After our morning in Hilo, filling up on lychee, climbing up and into banyan trees, we went west. West to Hawai'i Volcanoes National Park. I don't know if we have a more dynamic National Park to enjoy both creation, and geologic destruction. The grand and the minute, the forces that erode and the elements determined to rebuild are at work, together in one place. It gives perspective about Earth, about the huge forces at work, and yet it's hard to maintain a perspective, to appreciate the entire scale and ratios... between ourselves and the spaces we saw, the distances we covered. Inevitably I feel small here. We have power, we have understanding of nature, but on this level, where the earth is belching out new land, we are only witnesses. And here, it is best to be a cautious, respectful witness.
It's a place for the scientist and the poet, both. You stand in awe of all you see, and want to know more, to get closer. Mark Twain was a visitor in 1866, and he wrote, "Here was room for the imagination to work." Indeed.
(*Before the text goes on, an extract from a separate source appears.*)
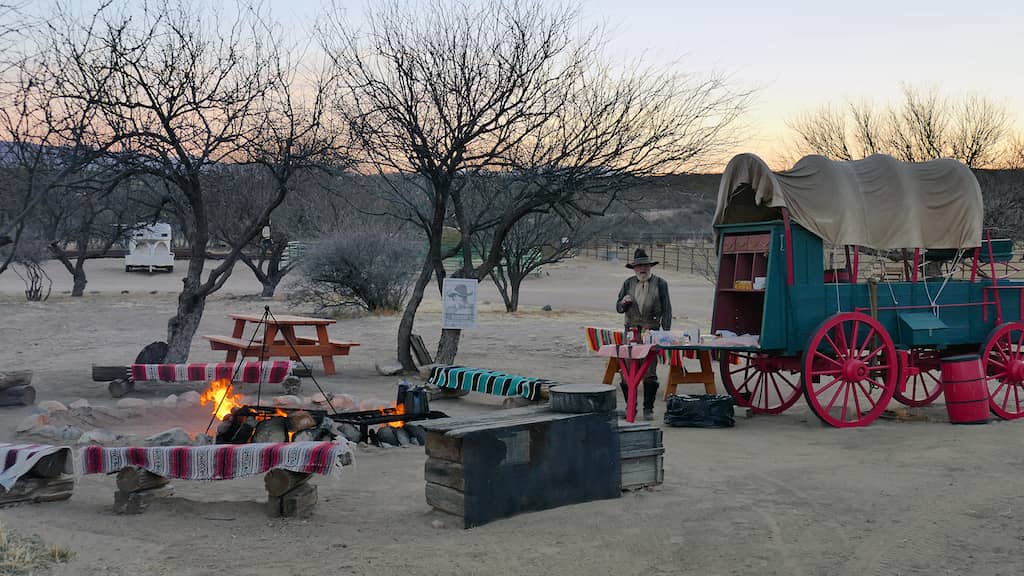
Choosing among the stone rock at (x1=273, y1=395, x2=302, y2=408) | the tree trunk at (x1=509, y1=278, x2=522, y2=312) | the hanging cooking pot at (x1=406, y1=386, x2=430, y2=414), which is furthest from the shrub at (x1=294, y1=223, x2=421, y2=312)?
the hanging cooking pot at (x1=406, y1=386, x2=430, y2=414)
There are interesting facts, and details, as evolving and changing as the volcanoes themselves.
Some of us went to see the activity of Halemaumau Crater, in the dark. We arrived before the sun, and despite the bracing wind, we enjoyed a fantastic view and impression. From deep within the Crater, the glow of flowing lava is stunning. Get any closer? No. Not a good idea... that cloud is a plume of sulphur dioxide. The ground is hot, steam vents, open crevices, earthquakes, and explosive episodes. I felt happy enough viewing from the relative safety of the Jaggar Museum.
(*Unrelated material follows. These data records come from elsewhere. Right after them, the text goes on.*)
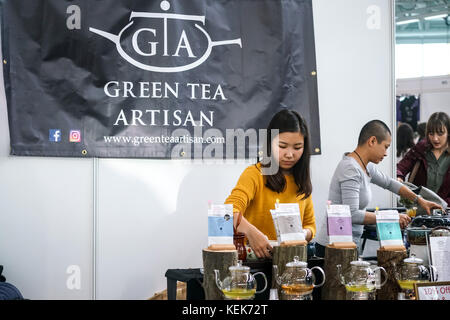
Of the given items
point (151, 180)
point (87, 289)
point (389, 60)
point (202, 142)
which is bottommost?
→ point (87, 289)

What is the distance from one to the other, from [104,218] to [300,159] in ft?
5.08

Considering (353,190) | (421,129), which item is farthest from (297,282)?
(421,129)

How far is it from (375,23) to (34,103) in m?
2.49

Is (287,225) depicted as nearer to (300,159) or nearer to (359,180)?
(300,159)

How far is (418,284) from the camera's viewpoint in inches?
53.3

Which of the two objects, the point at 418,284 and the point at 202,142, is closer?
the point at 418,284

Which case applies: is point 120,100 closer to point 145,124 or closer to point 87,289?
point 145,124

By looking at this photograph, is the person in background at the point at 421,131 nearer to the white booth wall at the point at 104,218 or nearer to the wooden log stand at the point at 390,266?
the white booth wall at the point at 104,218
Southward from the Jaggar, around the Crater Rim Drive we come to the Rim of the Kilauea Iki Crater... Little Kilauea Across the crater and in the center of the image you can see the plume from the Halemaumau Crater. Our plan: descend 400 feet into the Iki Crater, cross it and then hike back up and around the rim. Through fern forests, then across a Martian terrain!
A few feet in, and you are in another world. Remote, ancient, thick. William was overcome with explorer's awe. This was the beginning of his heightened interest in photography. He and Geoff discovered new camera apps for the iPhones, and from here out our adventures were captured in 3D, and panorama. William was happy, and eager to take in all he saw.
At the trail head, we started from the left side, down by the Thurston Lava Tube entrance. You cannot see the crater bottom until the last switchback in the trail, and suddenly ferns and ginger give way to a barren otherworldly terrain. It is a stunning vision. You are at the bottom of a volcanic bowl, once a lake of molten lava.
Down the center is the trail. It's gray, the lava is crushed from hikers passing over, and over. But step away and you see the untouched, crystalline surface of both lava types... Pahoehoe, a smoother and flowing surface, where a`a is sponge-like, but jagged.
Again, from the rim, you can see the gray and worn path across the crater, and maybe you can make out the two hikers walking from right to left of the image.
Back to the crater floor... life finds its way.
It's hard, even standing there, to comprehend the scale.